Records from a spatial question set

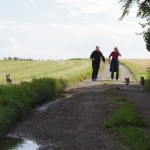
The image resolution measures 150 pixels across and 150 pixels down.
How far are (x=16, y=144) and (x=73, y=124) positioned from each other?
2.30 m

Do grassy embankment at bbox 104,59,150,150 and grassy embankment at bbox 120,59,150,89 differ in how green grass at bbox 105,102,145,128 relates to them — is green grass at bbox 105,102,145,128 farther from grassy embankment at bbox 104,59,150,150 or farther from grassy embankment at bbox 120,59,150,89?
grassy embankment at bbox 120,59,150,89

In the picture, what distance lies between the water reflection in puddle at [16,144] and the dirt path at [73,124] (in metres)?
Answer: 0.22

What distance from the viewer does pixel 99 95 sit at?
21172 millimetres

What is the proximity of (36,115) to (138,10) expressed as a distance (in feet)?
54.4

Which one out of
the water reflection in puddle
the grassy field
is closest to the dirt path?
the water reflection in puddle

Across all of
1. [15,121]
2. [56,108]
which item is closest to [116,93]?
[56,108]

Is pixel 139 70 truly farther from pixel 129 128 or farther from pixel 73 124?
pixel 129 128

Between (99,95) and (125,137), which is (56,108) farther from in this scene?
(125,137)

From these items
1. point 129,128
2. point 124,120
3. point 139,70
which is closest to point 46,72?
point 139,70

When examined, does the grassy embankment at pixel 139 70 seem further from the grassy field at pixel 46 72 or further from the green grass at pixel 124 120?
the green grass at pixel 124 120

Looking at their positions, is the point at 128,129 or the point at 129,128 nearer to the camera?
the point at 128,129

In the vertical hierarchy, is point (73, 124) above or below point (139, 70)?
above

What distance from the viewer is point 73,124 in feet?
47.2

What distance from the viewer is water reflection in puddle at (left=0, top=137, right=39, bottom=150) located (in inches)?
477
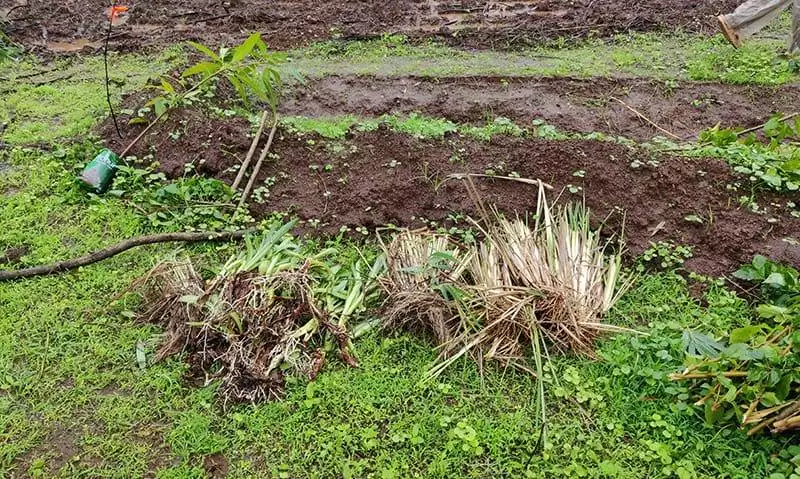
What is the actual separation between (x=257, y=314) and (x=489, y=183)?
1.68 m

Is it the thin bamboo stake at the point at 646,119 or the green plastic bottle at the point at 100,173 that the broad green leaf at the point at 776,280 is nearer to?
the thin bamboo stake at the point at 646,119

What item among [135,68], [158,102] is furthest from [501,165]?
[135,68]

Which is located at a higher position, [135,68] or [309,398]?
[135,68]

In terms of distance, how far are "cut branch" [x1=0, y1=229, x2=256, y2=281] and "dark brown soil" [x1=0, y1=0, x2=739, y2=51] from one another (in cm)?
326

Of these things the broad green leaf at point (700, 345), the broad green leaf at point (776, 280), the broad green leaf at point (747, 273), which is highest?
the broad green leaf at point (776, 280)

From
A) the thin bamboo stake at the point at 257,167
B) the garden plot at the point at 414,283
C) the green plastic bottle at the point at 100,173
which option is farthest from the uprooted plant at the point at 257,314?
the green plastic bottle at the point at 100,173

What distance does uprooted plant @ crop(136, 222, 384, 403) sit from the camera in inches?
105

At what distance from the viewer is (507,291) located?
2.77 metres

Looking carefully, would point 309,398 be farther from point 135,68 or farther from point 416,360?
point 135,68

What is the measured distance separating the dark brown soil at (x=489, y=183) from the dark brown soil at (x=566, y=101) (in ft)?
2.09

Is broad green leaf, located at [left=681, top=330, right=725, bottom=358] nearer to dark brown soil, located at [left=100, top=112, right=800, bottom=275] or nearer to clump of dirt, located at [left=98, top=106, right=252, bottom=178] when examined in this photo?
dark brown soil, located at [left=100, top=112, right=800, bottom=275]

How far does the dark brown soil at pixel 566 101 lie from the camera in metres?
4.54

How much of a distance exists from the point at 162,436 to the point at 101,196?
78.5 inches

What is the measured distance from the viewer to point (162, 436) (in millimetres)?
2490
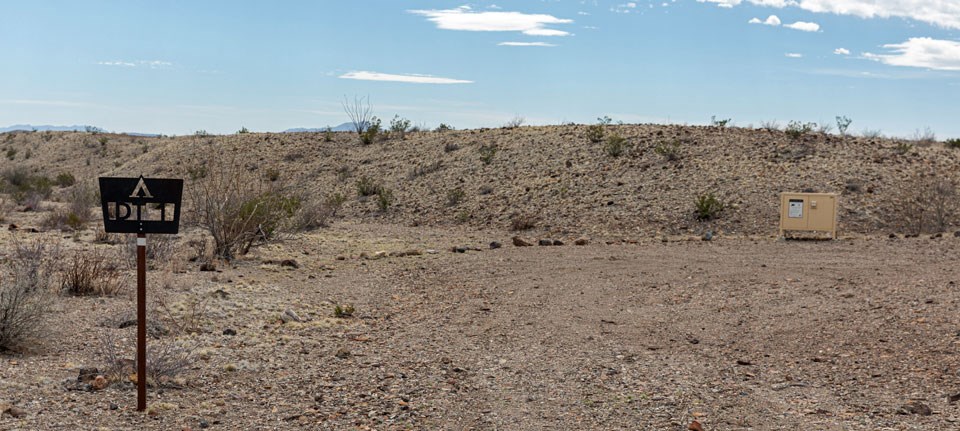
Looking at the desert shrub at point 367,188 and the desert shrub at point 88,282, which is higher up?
the desert shrub at point 367,188

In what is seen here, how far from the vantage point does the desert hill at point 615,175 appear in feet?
88.8

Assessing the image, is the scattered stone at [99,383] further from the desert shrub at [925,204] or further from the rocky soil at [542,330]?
the desert shrub at [925,204]

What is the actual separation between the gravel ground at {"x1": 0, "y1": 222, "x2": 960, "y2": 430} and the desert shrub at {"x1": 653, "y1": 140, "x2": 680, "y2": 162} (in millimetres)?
14810

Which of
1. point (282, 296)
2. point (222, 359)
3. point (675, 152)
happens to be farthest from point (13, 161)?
point (222, 359)

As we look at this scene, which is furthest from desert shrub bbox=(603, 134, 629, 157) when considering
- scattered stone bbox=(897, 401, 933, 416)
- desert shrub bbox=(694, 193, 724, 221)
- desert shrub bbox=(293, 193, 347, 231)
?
scattered stone bbox=(897, 401, 933, 416)

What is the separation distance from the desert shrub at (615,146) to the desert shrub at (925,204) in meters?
10.0

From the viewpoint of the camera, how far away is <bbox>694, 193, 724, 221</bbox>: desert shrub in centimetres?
2652

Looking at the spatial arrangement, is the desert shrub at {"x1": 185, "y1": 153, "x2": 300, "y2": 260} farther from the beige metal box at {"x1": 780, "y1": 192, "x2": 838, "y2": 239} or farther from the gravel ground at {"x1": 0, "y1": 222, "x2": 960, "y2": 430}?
the beige metal box at {"x1": 780, "y1": 192, "x2": 838, "y2": 239}

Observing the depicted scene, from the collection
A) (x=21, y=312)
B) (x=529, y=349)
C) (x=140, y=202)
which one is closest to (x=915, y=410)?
(x=529, y=349)

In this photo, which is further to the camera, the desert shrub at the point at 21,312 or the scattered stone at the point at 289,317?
the scattered stone at the point at 289,317

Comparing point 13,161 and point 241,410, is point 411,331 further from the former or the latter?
point 13,161

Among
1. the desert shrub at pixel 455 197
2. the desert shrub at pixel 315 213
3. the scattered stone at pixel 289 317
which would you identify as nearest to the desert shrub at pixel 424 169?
the desert shrub at pixel 315 213

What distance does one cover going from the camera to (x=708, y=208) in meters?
26.5

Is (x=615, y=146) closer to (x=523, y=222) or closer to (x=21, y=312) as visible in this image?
(x=523, y=222)
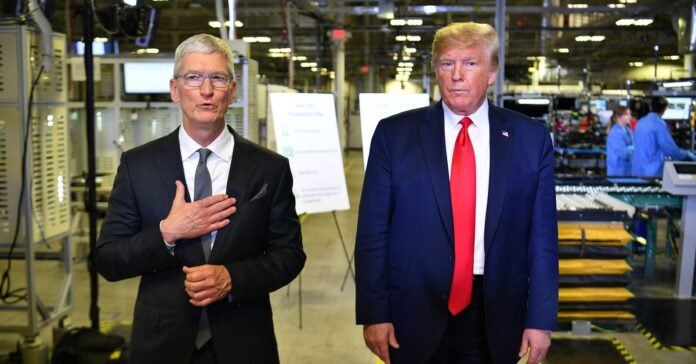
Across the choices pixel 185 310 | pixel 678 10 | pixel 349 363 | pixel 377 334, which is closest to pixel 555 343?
pixel 349 363

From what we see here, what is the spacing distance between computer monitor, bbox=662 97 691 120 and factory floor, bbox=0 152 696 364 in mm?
4410

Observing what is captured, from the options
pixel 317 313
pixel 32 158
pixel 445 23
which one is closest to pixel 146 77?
pixel 32 158

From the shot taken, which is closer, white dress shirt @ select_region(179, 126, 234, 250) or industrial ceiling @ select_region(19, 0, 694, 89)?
white dress shirt @ select_region(179, 126, 234, 250)

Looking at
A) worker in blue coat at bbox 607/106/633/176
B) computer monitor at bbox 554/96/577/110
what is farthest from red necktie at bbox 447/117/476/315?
computer monitor at bbox 554/96/577/110

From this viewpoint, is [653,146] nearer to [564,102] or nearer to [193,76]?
[564,102]

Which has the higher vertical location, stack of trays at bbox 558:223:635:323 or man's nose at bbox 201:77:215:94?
man's nose at bbox 201:77:215:94

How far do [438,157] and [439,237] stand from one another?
24 centimetres

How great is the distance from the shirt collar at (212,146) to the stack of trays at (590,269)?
11.2ft

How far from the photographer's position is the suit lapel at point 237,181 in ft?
6.00

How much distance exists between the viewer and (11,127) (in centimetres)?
416

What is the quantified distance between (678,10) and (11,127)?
906 cm

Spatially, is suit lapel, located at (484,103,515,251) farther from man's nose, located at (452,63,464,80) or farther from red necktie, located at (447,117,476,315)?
man's nose, located at (452,63,464,80)

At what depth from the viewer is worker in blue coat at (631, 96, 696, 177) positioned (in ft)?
26.2

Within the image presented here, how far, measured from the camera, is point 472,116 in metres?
2.12
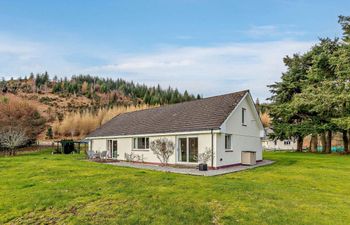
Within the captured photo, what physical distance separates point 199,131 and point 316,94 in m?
22.9

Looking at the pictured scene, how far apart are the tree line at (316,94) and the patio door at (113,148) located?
2288cm

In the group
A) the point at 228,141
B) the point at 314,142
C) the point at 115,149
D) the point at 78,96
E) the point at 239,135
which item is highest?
the point at 78,96

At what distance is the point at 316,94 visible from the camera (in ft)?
105

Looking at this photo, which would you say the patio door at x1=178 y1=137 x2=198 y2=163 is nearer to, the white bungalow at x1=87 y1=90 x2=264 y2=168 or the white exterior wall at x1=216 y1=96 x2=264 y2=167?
the white bungalow at x1=87 y1=90 x2=264 y2=168

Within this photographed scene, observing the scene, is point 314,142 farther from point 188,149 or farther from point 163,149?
point 163,149

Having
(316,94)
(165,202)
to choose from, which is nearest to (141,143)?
(165,202)

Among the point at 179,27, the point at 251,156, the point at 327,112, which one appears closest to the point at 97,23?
the point at 179,27

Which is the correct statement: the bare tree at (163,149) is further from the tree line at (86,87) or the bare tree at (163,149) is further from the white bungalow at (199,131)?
the tree line at (86,87)

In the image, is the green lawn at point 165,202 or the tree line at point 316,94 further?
the tree line at point 316,94

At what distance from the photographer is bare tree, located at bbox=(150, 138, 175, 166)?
17.7 meters

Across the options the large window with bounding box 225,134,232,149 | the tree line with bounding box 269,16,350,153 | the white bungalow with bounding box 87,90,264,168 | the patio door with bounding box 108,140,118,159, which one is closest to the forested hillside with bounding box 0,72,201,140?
the patio door with bounding box 108,140,118,159

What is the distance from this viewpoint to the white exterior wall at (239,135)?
16.2 m

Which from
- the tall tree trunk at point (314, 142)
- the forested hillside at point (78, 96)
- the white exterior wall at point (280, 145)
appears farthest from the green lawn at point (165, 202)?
the white exterior wall at point (280, 145)

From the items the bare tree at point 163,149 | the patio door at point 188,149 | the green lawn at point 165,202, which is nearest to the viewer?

◆ Stated task ◆
From the start of the records up to and including the line with "Answer: 0.22", rewrite the lines with "dirt path" renamed to "gravel path", leaving everything else unchanged and the pictures out.

◆ Exercise output ◆
The image resolution measures 150 pixels across and 150 pixels down.
How far are (x=16, y=144) and (x=73, y=124) positioned from each other?
2.30 m

Do grassy embankment at bbox 104,59,150,150 and grassy embankment at bbox 120,59,150,89 differ in how green grass at bbox 105,102,145,128 relates to them — is green grass at bbox 105,102,145,128 farther from grassy embankment at bbox 104,59,150,150 or farther from grassy embankment at bbox 120,59,150,89?
grassy embankment at bbox 120,59,150,89

In the picture, what distance lies between the water reflection in puddle at [16,144] and the gravel path at [73,124] (in metres)?
Answer: 0.22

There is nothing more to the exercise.